SOURCE DOCUMENT →
════════════════════

The new Nebraska Territory covered over 350,000 square miles. including most of what later became the States of Nebraska, Idaho, Colorado, North and South Dakota, and Montana. Two months before the territory legally existed Peter Sarpy, his Glenwood, Iowa clerk William English, and Mills County, Iowa Judge Hiram Bennett gathered at the Council Bluffs Indian Agency to organize the Bellevue Town Company.
In June 1854 not long after Pierce’s pen, incipient Omaha already consisted of the ferry company’s claim shack, “round logs, sixteen feet square,” near 12th and Jackson Streets charitably called the St. Nicholas House. The population of Council Bluffs had fallen to around 950 people and dropped still further after some residents packed up and moved across the river. Alfred Jones moved across the Missouri to become Omaha City’s first Postmaster after Iowa Congressman Bernhart Henn used his influence to secure the new town a Post Office. “Henntown” was one of the early suggestions as a name for the new community. Jones was that guy who delivered letters out of his hat.
That July 1854 was a busy month as the Nebraska City Township Company was established near Old Fort Kearney and Nebraska Territory’s first newspaper was printed in St. Mary, Iowa across the river from Bellevue. It was on July 22 when, the Omaha Township Claim Association was organized at the Lone Tree landing and Omaha’s original town site covered 4,000 acres. Members of the Association were allowed to claim up to 320 acres and one source claimed that club membership “comprised almost all the male residents of the town in 1854…”. The claim club also recognized the Council Bluffs ferry company’s property from the banks of the Missouri River west to Hadley Johnson and Gaylord’s claim, north to Jeffrey’s claim, and south to the claim of Omaha City Postmaster Alfred Jones. Jones also found himself elected first Judge of the Claim Association.
The next day, Jesse Lowe and Jesse Williams rowed across the Missouri River to staked out their own claims and it has been suggested that this is when Lowe coined the name Omaha City. Even Bellevue’s mouthpiece The Palladium later admitted that the location was “nevertheless a handsome place” with a view “extensive and picturesque.” Omaha City’s first newspaper appeared on July 28 and printed in a Council Bluffs building that still stands in the 100 Block. That was the offices of Joseph E. Johnson’s Western Bugle newspaper and the Arrow’s first issue included notice that Indians required ten dollars from each settler in Omaha and that this was a good idea and was payable to Logan Fontenelle, Hadley Johnson, or at the newspaper. The Arrow was filled with booster claims of Omaha City’s future fortunes while disputing any suggestion of its insignificance, boasting that they had had “editors, squatters, deer, turkeys, grouse, and other ‘animals’ aplenty“ and “in full view, and due east, is Council Bluffs City, the great and well known local point of the Iowa railroads.”

════════════════════

(Dataset records)
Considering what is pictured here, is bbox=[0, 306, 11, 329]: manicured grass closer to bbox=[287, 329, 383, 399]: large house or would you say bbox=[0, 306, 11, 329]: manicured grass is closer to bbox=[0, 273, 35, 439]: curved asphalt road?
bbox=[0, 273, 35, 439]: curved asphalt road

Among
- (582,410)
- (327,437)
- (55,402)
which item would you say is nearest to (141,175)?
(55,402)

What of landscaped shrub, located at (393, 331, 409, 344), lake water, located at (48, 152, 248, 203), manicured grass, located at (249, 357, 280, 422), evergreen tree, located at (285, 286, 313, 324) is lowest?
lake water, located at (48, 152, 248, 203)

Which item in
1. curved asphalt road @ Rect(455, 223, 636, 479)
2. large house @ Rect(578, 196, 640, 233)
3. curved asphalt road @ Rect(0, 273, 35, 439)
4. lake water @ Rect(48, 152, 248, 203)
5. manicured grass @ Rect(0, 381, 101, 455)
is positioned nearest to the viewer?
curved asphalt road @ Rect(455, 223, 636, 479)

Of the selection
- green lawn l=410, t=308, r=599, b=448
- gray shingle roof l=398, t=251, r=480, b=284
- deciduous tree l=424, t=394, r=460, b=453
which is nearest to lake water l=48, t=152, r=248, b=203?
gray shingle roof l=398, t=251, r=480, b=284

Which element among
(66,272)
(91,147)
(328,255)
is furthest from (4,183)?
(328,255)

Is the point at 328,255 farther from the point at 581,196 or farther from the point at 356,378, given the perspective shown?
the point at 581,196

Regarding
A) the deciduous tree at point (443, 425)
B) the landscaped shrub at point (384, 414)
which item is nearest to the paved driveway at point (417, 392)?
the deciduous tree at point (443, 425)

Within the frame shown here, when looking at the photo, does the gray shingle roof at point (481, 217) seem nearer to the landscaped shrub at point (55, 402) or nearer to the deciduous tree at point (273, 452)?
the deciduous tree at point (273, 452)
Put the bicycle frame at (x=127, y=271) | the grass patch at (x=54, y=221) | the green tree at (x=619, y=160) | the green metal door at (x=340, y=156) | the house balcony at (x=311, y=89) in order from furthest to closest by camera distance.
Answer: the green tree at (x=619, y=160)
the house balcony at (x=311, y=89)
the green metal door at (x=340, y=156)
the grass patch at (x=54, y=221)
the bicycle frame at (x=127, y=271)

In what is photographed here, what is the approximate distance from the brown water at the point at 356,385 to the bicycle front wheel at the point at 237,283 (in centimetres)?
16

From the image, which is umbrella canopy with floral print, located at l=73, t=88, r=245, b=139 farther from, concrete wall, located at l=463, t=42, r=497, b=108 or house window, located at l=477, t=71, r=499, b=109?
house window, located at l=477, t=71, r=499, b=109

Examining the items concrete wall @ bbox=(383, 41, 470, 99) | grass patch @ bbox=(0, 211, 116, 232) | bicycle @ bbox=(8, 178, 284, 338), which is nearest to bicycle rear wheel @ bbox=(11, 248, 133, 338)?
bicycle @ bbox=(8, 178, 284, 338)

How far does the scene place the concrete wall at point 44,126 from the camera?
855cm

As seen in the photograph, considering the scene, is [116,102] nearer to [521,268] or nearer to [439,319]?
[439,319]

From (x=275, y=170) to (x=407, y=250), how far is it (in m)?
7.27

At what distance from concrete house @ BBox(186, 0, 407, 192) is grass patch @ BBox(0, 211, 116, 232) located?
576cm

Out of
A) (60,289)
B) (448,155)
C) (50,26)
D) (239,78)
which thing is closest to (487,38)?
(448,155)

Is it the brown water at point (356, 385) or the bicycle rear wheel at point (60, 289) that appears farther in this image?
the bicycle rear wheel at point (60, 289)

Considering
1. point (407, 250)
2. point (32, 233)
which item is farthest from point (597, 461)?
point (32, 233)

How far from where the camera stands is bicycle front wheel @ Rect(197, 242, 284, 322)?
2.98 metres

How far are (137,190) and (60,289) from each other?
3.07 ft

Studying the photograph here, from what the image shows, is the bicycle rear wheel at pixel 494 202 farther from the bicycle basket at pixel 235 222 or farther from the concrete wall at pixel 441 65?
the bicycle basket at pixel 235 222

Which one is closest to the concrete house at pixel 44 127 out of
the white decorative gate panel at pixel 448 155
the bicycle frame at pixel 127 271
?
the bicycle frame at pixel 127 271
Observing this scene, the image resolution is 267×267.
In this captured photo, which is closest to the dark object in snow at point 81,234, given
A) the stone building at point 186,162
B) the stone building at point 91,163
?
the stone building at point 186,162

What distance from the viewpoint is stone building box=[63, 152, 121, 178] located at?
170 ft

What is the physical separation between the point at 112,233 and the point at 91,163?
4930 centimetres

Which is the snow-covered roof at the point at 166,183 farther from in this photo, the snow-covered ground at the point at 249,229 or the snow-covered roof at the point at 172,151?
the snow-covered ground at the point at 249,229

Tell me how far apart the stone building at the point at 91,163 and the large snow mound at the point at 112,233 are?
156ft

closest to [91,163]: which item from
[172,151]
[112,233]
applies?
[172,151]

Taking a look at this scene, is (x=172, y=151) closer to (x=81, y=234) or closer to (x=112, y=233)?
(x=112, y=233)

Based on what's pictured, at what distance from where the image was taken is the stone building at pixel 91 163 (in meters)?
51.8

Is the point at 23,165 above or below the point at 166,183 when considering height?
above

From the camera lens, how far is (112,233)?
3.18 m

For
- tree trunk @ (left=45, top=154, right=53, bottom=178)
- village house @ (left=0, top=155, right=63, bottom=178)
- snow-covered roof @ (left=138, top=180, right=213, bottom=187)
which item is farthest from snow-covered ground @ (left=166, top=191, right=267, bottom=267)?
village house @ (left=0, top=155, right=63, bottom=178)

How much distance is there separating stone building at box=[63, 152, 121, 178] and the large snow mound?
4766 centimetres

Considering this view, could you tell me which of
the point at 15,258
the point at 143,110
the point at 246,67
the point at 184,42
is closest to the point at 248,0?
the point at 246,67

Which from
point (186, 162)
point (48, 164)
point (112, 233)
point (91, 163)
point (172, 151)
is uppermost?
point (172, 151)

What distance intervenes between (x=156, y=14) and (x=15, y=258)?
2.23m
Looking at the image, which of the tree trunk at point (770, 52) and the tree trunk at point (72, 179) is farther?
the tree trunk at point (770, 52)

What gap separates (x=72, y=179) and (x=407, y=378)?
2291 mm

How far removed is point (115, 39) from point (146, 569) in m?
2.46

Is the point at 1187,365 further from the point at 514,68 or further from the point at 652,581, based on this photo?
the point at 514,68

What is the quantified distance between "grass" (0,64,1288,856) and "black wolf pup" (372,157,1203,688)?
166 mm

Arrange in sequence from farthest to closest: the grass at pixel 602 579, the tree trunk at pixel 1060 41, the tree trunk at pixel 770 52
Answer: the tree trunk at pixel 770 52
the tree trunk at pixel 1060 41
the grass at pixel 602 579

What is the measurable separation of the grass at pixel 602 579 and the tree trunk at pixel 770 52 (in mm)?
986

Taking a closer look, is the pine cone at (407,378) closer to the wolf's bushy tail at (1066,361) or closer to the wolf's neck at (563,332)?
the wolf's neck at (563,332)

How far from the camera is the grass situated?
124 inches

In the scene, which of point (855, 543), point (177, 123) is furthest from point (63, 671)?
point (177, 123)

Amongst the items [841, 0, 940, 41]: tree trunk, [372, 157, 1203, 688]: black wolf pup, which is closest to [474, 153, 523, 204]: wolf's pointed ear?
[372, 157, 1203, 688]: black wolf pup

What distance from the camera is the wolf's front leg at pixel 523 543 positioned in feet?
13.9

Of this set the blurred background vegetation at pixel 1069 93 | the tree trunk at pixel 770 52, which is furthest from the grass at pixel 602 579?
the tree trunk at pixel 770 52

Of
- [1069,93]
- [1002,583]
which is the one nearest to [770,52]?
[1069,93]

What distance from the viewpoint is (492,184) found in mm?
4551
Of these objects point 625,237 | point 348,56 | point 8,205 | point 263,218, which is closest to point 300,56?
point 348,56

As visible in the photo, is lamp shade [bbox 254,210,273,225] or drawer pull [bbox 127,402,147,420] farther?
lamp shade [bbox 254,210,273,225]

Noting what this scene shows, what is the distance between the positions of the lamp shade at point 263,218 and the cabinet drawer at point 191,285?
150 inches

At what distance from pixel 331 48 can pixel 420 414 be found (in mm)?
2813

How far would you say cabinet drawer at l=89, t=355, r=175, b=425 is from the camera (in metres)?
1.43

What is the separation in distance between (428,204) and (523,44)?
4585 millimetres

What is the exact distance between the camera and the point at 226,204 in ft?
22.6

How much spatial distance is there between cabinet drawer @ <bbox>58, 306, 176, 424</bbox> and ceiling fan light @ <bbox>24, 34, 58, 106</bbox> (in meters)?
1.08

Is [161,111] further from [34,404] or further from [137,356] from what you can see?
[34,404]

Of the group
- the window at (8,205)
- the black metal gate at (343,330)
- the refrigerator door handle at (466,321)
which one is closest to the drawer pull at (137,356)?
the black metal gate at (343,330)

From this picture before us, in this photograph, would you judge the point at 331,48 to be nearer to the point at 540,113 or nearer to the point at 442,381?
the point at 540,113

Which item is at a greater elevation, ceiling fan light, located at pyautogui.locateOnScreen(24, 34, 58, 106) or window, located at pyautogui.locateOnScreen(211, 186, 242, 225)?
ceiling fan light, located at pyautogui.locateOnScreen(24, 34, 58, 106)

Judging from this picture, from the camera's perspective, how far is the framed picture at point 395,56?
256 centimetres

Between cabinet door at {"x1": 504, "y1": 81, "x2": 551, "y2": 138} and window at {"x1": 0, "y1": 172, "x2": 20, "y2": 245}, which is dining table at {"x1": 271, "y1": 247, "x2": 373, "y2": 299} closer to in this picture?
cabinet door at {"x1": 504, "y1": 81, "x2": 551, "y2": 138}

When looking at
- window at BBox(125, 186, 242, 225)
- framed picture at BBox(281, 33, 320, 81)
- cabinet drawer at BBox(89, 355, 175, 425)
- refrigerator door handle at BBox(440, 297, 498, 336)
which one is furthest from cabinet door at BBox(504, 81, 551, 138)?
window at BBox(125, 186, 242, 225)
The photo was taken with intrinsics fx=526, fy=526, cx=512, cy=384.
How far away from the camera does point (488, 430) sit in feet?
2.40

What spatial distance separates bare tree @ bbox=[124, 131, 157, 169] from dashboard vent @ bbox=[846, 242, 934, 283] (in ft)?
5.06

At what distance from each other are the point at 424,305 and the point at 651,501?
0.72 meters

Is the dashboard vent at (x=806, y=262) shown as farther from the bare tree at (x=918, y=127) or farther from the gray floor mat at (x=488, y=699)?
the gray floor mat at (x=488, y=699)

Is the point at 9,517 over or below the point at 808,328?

════════════════════

THINGS TO DO →
A. Based on the passage on early Omaha, decide whether each statement below agrees with it, answering yes or no and quoting the passage's deciding words for each. (i) The Omaha Township Claim Association was organized on July 22 at the Lone Tree landing. (ii) Members of the Association could claim up to 640 acres. (iii) Omaha City's first newspaper was printed in Bellevue.
B. Extend the passage on early Omaha, picking up after its final sentence.

THE RESULTS →
A.
(i) Yes: "It was on July 22 when, the Omaha Township Claim Association was organized at the Lone Tree landing"
(ii) No: "Members of the Association were allowed to claim up to 320 acres"
(iii) No: "printed in a Council Bluffs building that still stands in the 100 Block"

B.
But what of Thomas Cuming? Well, he showed up in Bellevue on October 11, 1854, the day after Territorial Governor Francis Burt. Now Burt was a 47 year old good old boy from South Carolina who participated in that state’s 1832 constitutional nullification convention. President Pierce appointed Burt Governor of Nebraska Territory in August but he was sick by the time his traveling party got to St. Louis and his condition only worsened when his party landed at Bellevue.
Every Omaha school child should be told about October 11, 1854 when Thomas B. Cuming, Secretary of Nebraska Territory, and his wife Margeurite landed at Bellevue. One source called Cuming “rather below medium height. . . Compactly built; his complexion swarthy; his hair black as the plumage of the raven; his eyebrows heavy; his eyes deep-set, restless, dark, and flashing.” He was 25 years old and was born in New York where his father was an Episcopal minister. Cuming’s family moved west where he entered the first freshman class at the University of Michigan. At the start of the Mexican War, he had enlisted as Private in Second Michigan Infantry under the command of a certain Andrew J. Hanscom and was commissioned Lieutenant. After the war, Cuming followed the Gold Rush to St. Louis where he worked as a telegraph operator and was then placed in charge of the office at Keokuk, Iowa. A devoted Democrat, Cuming started writing anonymous letters to the Keokuk Dispatch and took over the newspaper when he received as appointment in the new Nebraska Territory.
A reception to welcome the new government was held at Bellevue with Colonel Sharp and Judge Bennett from Glenwood both in attendance but Burt was too sick to show up. The competition practically oozes through the October 13 announcement in the Omaha Arrow that similar plans were in the works under the direction of Alfred Jones and others that would be held “in a style which would have done credit to many an older place.”
In spite of this welcome from Omaha, Burt took his oath of office at Bellevue on October 16 and promptly died two days later. According to the organic act, Cuming became Acting Governor two months before he turned 26 years old. According to Morton & Watkins History of Nebraska, “In audacity, and in his methods in general he was Napoleonic”. Cuming no doubt relished this sudden, if unfortunate, promotion that ensured that Omaha City was the territory’s new seat of government and major city.
Cuming and his wife soon left Bellevue in favor of semi-civilized Council Bluffs and set up residence at the Pacific House, owned by Sam Bayliss. That was from where Judge Horace Deemer claimed he “issued his orders and proclamations.” Yes, in its earliest days all of Nebraska Territory was run out of a West Broadway hotel room.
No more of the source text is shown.